Non cercate Uuc sulla carta della Polonia. Qualsiasi italiano pronuncerebbe Loz quello che nella complicata grafia di quella lingua si scrive Lódz con dei caratteri particolari: la L con un taglio sulla stanghetta e la z con l’accento acuto. Siamo nel cuore del Paese, in una città molto particolare che ha saputo trasformarsi più volte nel corso della sua storia. Da piccolo villaggio a inizio ‘800 a capitale dell’industria tessile, da città in crisi a seconda città della Polonia con circa 900.000 abitanti, centro di cultura e dei nuovi media.
Arrivare non è facilissimo, ci vogliono almeno un paio d’ore di macchina da Varsavia attraversando una vasta pianura. Anche il primo impatto non è stato particolarmente esaltante, tanto da chiedermi più volte chi me l’avesse fatto fare di imbarcarmi in una simile avventura. Un collega e amico che viaggiava nel mio stesso gruppo, grande conoscitore della Polonia, sorrideva sornione a vedere le mie perplessità iniziali, ben sapendo le tante chicche che questa città sa offrire al visitatore.
Sui Riksze, i risciò, nella zona pedonale
Il tempo e la politica hanno purtroppo ormai cancellato quella che era la caratteristica principale di Lódz: la multietnicità. Quando la città si trasformò in una delle capitali mondiali dell’industria tessile, qui accorse gente da ogni dove. I capitali erano ebraici, la tecnologia tedesca, la maestranza polacca, gli amministratori locali russi. Ognuno a modo suo contribuiva alla prosperità della città.
Lungo l’ulica Piotrowska, un’arteria rettilinea di quattro chilometri, cominciavano a sorgere i palazzi degli industriali, così ricchi e potenti da potersi permettere di commissionare agli architetti qualunque stile; il lavoro non mancava e i soldi giravano nei negozi, nei caffè e ristoranti. Questa atmosfera ha vissuto un certo declino durante il periodo socialista ma oggi è tornata ai suoi fasti.
Il segnale di questa ripresa è stata la ricomparsa dei famosissimi Riksze, i risciò, grandi tricicli a pedali dalle fogge e dai colori più disparati che sono gli unici mezzi di trasporto ammessi nella zona pedonale lunga più di due chilometri. La “Pietryna”, come è affettuosamente chiamata, è anche un museo a cielo aperto. Oltre agli antichi palazzi dagli stili più disparati, ci sono anche i monumenti ai personaggi più illustri della città. Lódz li ha onorati con statue a grandezza naturale che li ritraggno nelle loro occupazioni e completamente accessibili. Così si può discutere di affari al tavolo con Izrael Poznanski, Ludwig Geyer e Karl Scheibler, tre grandi capitani di industria, sedersi su una panchina ad ascoltare le poesie di Julian Tuwim, a conversare con l’attore e regista Stefan Jaracz seduti sulle poltroncine di un teatro, oppure suonare il pianoforte con Arthur Rubistein, in questo caso letteralmente perché inserendo una monetina in un’apposita fessura del monumento parte un nastro con Chopin suonato dal grandissimo pianista.

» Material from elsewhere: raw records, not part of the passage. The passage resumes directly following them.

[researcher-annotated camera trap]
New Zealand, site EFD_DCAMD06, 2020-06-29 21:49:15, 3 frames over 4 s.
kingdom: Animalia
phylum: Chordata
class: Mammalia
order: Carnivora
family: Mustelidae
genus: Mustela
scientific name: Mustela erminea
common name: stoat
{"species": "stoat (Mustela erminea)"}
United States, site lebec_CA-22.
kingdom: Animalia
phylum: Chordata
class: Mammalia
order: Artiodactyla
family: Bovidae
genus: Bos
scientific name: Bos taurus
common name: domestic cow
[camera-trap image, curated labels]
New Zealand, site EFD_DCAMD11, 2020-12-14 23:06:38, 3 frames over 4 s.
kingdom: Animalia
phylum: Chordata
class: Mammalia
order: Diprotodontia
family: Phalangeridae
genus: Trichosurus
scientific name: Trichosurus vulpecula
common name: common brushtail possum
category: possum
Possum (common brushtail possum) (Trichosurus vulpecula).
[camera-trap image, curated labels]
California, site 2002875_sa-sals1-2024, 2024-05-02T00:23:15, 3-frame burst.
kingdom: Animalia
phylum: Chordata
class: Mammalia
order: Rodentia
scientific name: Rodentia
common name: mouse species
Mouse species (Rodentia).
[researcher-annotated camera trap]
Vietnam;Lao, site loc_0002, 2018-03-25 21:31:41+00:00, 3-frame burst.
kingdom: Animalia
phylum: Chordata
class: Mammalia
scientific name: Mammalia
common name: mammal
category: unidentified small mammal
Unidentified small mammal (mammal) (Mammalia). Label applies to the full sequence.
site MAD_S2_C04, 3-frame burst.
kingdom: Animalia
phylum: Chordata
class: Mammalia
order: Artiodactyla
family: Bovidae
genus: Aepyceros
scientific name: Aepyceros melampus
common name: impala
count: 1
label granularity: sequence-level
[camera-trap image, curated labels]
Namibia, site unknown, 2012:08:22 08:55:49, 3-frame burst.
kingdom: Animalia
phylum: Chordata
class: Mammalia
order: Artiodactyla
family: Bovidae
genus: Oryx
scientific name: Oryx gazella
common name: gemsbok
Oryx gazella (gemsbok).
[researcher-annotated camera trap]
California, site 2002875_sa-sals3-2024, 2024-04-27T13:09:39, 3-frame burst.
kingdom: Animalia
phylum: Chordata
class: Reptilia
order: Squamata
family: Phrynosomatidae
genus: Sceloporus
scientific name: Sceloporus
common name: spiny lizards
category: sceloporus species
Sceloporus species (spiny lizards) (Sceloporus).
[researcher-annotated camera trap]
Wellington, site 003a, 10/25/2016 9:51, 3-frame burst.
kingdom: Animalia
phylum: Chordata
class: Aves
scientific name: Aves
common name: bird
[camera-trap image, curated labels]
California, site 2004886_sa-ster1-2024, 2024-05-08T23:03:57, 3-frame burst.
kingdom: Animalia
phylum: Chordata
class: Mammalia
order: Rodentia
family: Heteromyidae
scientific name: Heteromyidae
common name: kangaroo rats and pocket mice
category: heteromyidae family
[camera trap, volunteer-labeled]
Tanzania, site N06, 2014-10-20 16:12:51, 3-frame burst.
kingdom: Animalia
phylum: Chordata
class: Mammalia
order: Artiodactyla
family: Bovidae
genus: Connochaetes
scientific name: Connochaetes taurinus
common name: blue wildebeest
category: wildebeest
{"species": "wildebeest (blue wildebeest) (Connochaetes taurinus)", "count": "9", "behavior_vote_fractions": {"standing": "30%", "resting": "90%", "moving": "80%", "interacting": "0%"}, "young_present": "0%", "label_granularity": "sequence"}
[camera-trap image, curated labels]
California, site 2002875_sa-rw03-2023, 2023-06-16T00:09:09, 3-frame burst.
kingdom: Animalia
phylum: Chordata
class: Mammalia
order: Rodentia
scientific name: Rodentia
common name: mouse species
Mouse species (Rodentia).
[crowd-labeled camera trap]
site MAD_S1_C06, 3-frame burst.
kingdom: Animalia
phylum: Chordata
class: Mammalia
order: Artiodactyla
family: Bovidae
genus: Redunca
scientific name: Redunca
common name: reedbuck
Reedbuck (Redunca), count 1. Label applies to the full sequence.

Radegast, la stazione “della memoria”
Lódz si è sviluppata a partire dalla Piotrowska con una serie di lunghe vie parallele e man mano che ci si allontanava dall’asse centrale gli edifici scendevano di valore. Fortunatamente, per la sua posizione un po’ defilata la città non ha subito grandi danni dalla II Guerra Mondiale, anzi ne è uscita praticamente intatta. In questo modo si è risparmiata la ricostruzione “à la socialiste” come, per esempio, a Varsavia che ha creato mostri architettonici, così i casermoni cubici tipici dell’Est sono per fortuna rari in città.
Purtroppo la II Guerra non ha risparmiato orrori alla città. Quello di Lódz si chiama Radegast, un’insignificante stazioncina periferica di legno da dove partirono dal 1942 al 1944 i carichi della morte: 150.000 ebrei destinati ai campi di sterminio. La stazioncina rimane come spazio espositivo altamente simbolico. C’è ancora un treno dell’epoca che è fermo su un tronco di binari originali che terminano da un lato in un lungo tunnel di cemento chiuso e buio con in fondo un mausoleo a forma di camino, a ricordare il destino di coloro che loro malgrado entrarono nel tunnel.